• Set problem
Which lines in the records contain the string "well"? Pull out each of those lines and copy it.

• Record set
++++

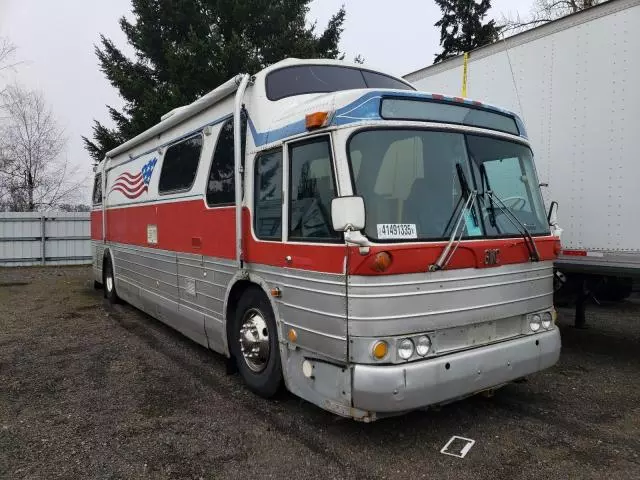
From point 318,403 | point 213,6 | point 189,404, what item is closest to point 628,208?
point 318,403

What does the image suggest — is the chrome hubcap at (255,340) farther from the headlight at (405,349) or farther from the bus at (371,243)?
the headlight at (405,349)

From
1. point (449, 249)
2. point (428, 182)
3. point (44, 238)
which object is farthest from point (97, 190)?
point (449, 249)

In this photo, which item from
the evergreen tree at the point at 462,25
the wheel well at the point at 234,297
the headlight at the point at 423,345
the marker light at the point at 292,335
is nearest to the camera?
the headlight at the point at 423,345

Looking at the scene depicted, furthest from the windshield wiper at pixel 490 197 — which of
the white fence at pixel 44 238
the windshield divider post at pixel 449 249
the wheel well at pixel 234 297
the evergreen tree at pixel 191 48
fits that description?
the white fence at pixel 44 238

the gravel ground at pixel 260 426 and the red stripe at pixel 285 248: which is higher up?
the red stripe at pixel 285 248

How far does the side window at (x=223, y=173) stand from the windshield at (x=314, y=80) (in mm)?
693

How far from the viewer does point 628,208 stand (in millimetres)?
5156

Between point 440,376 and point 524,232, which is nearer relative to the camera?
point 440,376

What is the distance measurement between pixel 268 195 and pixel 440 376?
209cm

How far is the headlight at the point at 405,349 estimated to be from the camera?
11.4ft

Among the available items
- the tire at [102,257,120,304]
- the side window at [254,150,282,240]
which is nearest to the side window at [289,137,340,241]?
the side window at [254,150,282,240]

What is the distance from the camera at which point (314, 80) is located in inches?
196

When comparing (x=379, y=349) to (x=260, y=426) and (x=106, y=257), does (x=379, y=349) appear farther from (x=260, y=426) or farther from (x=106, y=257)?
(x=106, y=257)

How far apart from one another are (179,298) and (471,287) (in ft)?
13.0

++++

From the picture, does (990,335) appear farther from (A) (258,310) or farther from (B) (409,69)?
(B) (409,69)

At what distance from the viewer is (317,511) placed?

++++

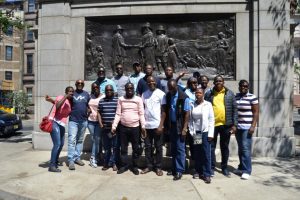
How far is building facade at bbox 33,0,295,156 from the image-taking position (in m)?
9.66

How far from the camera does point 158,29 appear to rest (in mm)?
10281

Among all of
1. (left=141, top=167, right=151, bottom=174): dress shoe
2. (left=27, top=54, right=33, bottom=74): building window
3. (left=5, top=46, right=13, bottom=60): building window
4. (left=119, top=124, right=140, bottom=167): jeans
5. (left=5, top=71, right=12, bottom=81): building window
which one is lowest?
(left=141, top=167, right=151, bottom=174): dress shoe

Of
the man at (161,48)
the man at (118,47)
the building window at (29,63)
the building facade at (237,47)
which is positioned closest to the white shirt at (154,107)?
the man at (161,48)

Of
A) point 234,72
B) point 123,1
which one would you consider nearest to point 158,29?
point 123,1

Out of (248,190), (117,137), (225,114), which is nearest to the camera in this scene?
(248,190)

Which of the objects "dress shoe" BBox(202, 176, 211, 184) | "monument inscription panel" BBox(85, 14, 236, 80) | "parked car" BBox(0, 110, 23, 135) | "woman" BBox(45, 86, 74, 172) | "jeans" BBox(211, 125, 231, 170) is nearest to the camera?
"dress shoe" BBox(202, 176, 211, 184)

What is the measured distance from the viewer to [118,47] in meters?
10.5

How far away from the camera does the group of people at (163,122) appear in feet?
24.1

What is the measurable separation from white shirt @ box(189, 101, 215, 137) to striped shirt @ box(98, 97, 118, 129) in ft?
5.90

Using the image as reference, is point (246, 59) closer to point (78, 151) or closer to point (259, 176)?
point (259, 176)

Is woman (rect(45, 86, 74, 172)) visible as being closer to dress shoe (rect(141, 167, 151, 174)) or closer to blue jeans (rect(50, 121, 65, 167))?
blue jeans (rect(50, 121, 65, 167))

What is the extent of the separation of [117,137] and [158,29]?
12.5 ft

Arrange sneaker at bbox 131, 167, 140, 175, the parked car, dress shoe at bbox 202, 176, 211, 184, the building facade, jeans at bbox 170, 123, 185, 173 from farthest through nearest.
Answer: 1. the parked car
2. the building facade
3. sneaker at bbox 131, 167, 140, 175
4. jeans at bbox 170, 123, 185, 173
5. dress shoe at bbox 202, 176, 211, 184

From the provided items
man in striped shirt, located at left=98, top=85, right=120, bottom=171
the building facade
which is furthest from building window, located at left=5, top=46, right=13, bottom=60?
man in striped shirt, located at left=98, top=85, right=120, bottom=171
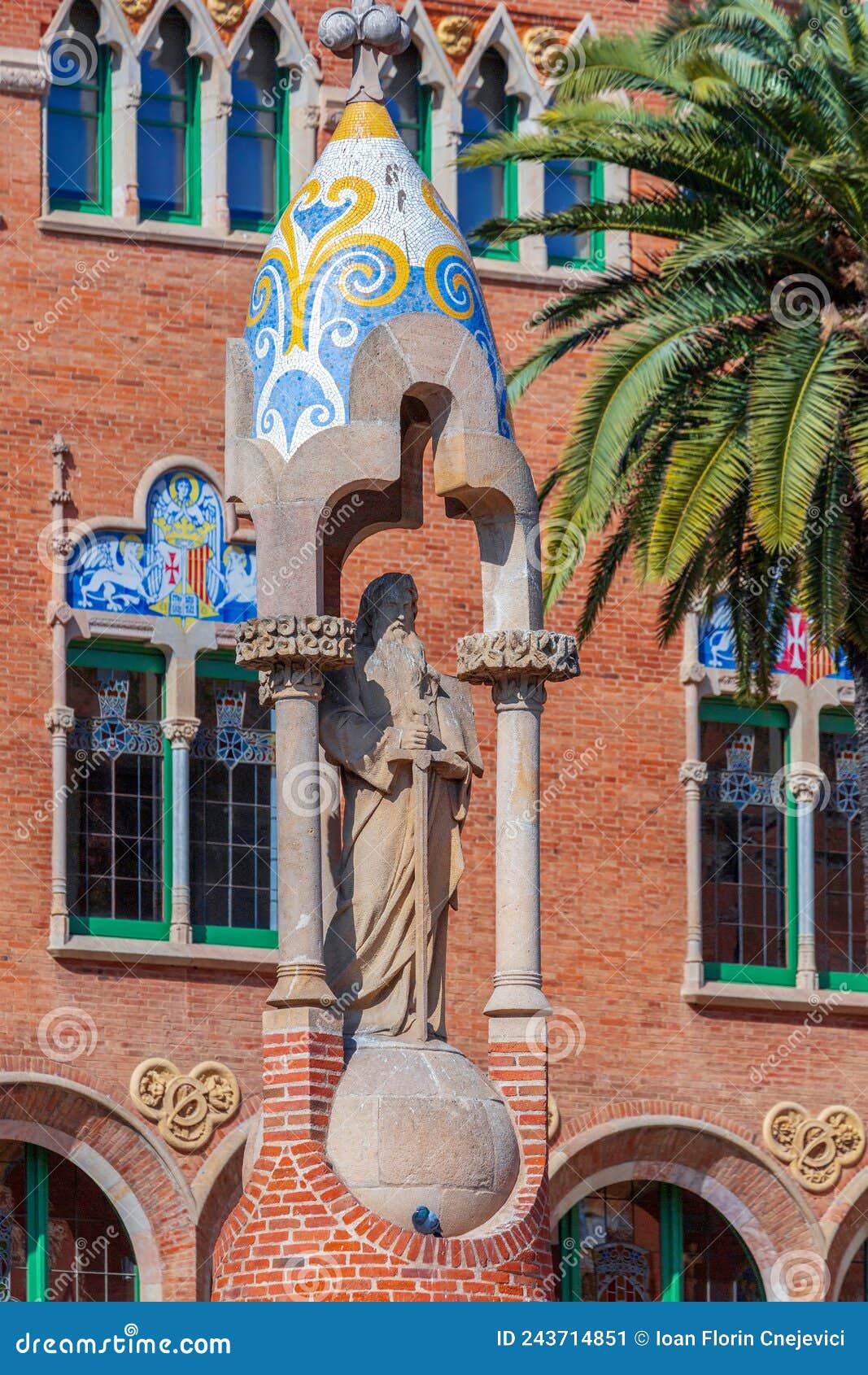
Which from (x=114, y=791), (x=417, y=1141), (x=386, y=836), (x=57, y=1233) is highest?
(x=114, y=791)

++++

• Answer
the wheel well at the point at 234,297
the wheel well at pixel 234 297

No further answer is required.